Les revenus pétroliers de la Russie en chute libre sous l’effet des sanctions américaines

- Les revenus pétroliers russes ont chuté de 27 % en octobre 2025 à cause des sanctions américaines.
- Les principales compagnies, Rosneft et Lukoil, sont sanctionnées pour réduire les exportations et freiner le Kremlin.
- Malgré les sanctions, la Russie redirige ses exportations via des routes non occidentales, augmentant les coûts pour l'acheteur.
- L'économie russe montre des signes de ralentissement et reste sous pression dans un contexte international tendu.
Les récents chiffres du ministère des Finances russes révèlent une chute de 27% des revenus pétroliers et gaziers, atteignant 888,6 milliards de roubles, soit environ 10,9 milliards de dollars en octobre 2025. Cette baisse intervient à un moment où les nouvelles sanctions américaines viennent durcir encore davantage la pression sur le Kremlin.
La situation financière du pays est alarmante. Les revenus ont totalisé 7 500 milliards de roubles pour les dix premiers mois de l’année, marquant une diminution de plus de 2 000 milliards par rapport à 2024. Ce contexte s’accompagne d’une faiblesse continue des prix du brut et d’un renforcement du rouble.

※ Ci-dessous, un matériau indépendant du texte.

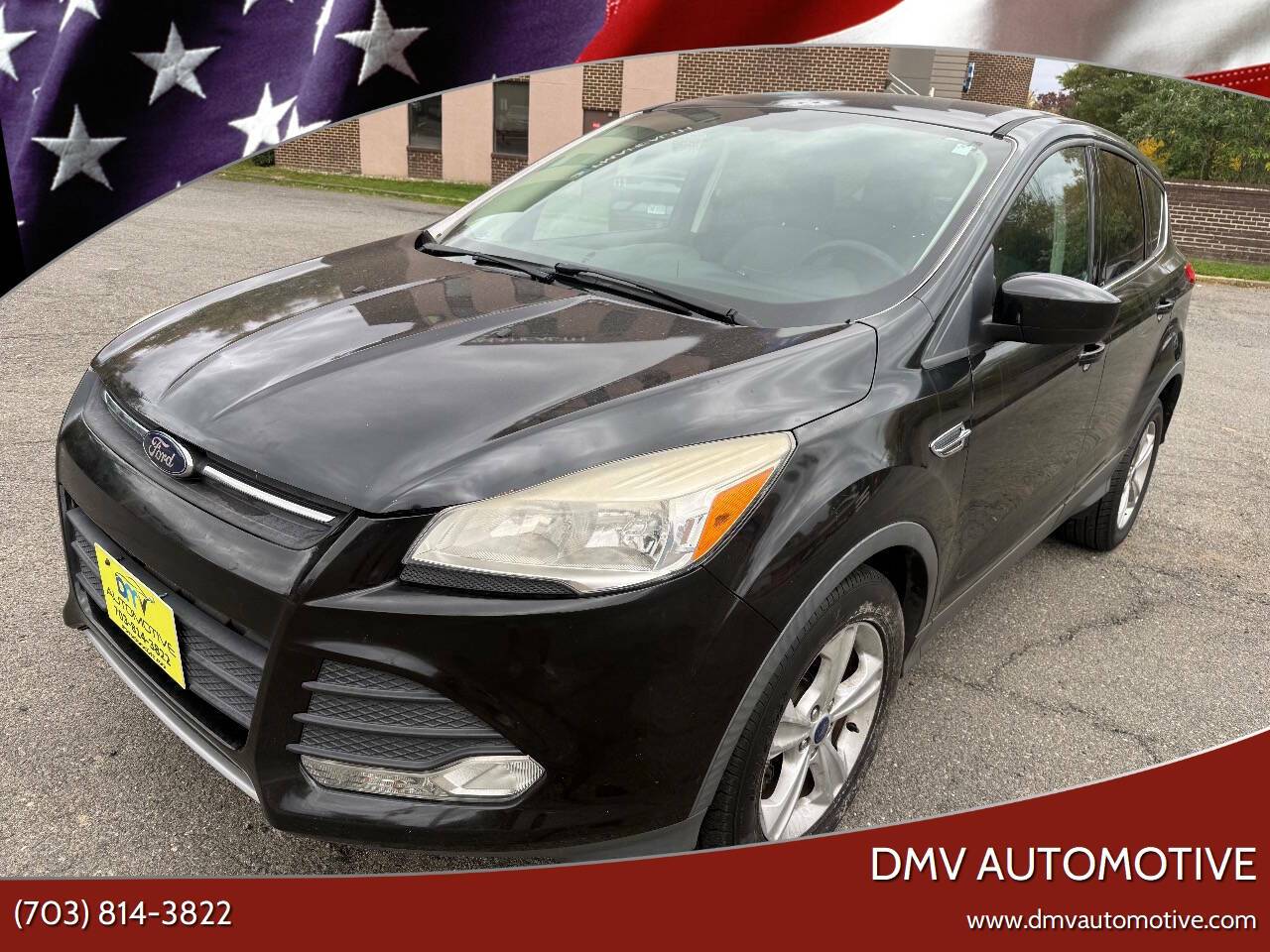 2015 Ford Escape SE — SUV — 159,430 mi — Falls Church, VA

De nouvelles sanctions sur Rosneft et Lukoil
Le département du Trésor américain a sanctionné fin octobre les principales compagnies pétrolières russes, Rosneft et Lukoil, qui représentent ensemble environ 3 millions de barils par jour, soit près de la moitié des exportations pétrolières maritimes russes. Ces restrictions cherchent à réduire les capacités financières du Kremlin tout en maintenant les prix bas sur le marché mondial.

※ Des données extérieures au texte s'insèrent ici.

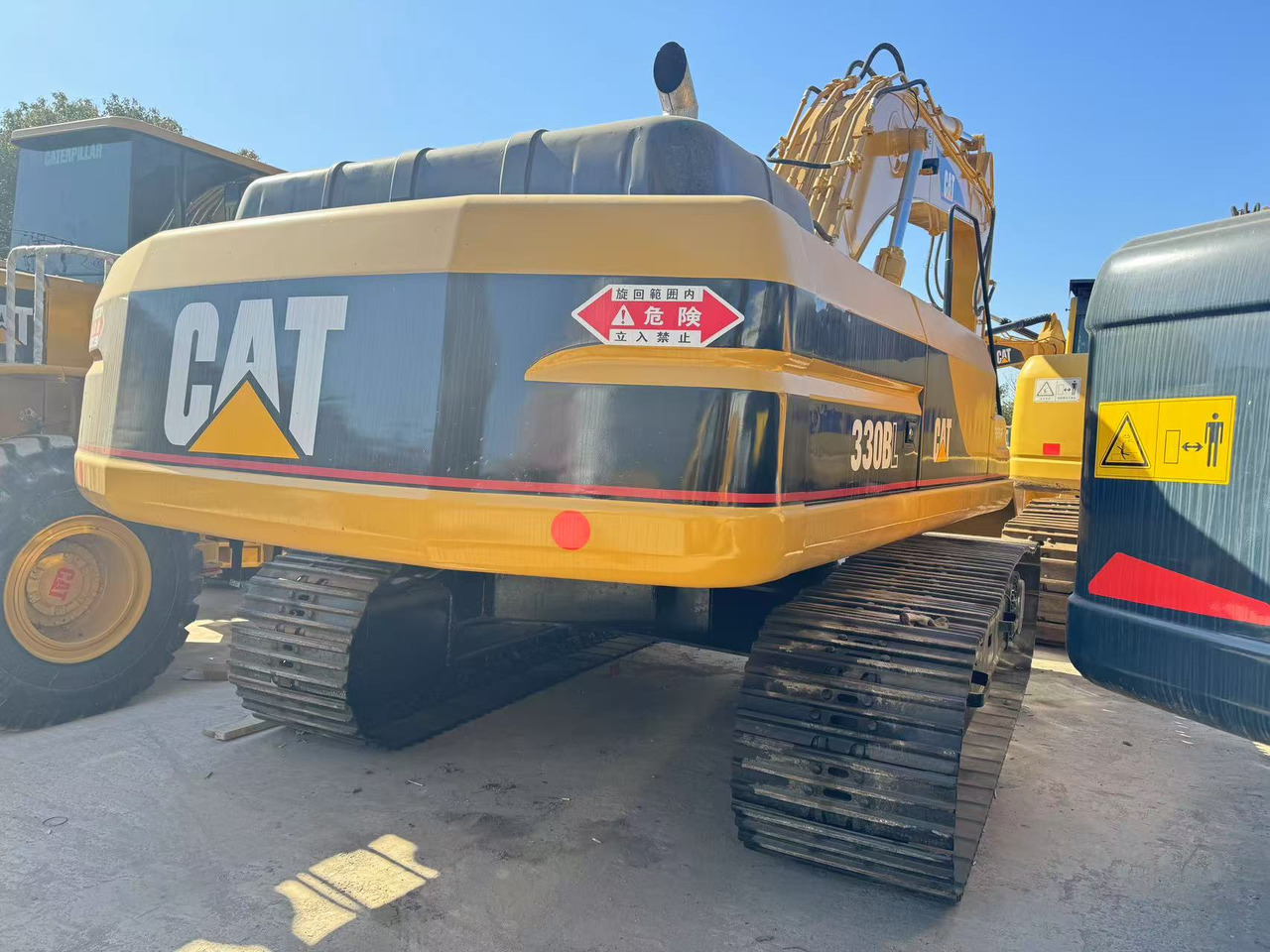 CATERPILLAR 330BL - Crawler excavator: picture 3 CATERPILLAR 330BL - Crawler excavator: picture 3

Warren Patterson, responsable chez ING, affirme que « l’absence d’impact sur les prix indique que le marché ne s’attend pas à une perte importante de l’offre ». En effet, malgré ces sanctions, la Russie utilise sa « flotte fantôme » pour rediriger ses exportations via des systèmes non occidentaux. Cependant, cela vient avec un coût accru pour les acheteurs.
Coûts supplémentaires pour compenser les risques
Bridget Payne d’Oxford Economics souligne que « l’impact se fera probablement davantage sentir sur les prix que sur la disponibilité », car la Russie doit offrir des remises importantes face aux risques juridiques liés aux récentes mesures américaines. Cette prime supplémentaire devrait affecter négativement ses recettes nettes.
L’économie russe montre déjà des signes de ralentissement après avoir connu une croissance temporaire au cours des semestres précédents grâce à une explosion des dépenses militaires. Le ministère du Développement économique a rapporté une croissante limitée à 0,6% au troisième trimestre 2025.
Washington maintient la pression
Alors que Moscou fait face à ces défis économiques variables et croissants en matière budgétaire prononcés par ces nouvelles sanctions américaines alors qu’il cherche toujours à progresser diplomatiquement dans le conflit ukrainien, Donald Trump s’est exprimé récemment : « Chaque fois que je parle à Vladimir [Poutine], j’ai de bonnes conversations et ensuite elles ne mènent à rien ».
Cela laisse présager un avenir incertain tant pour l’économie russe qu’à ses relations avec Washington dans un contexte global perturbé par diverses crises politiques et économiques.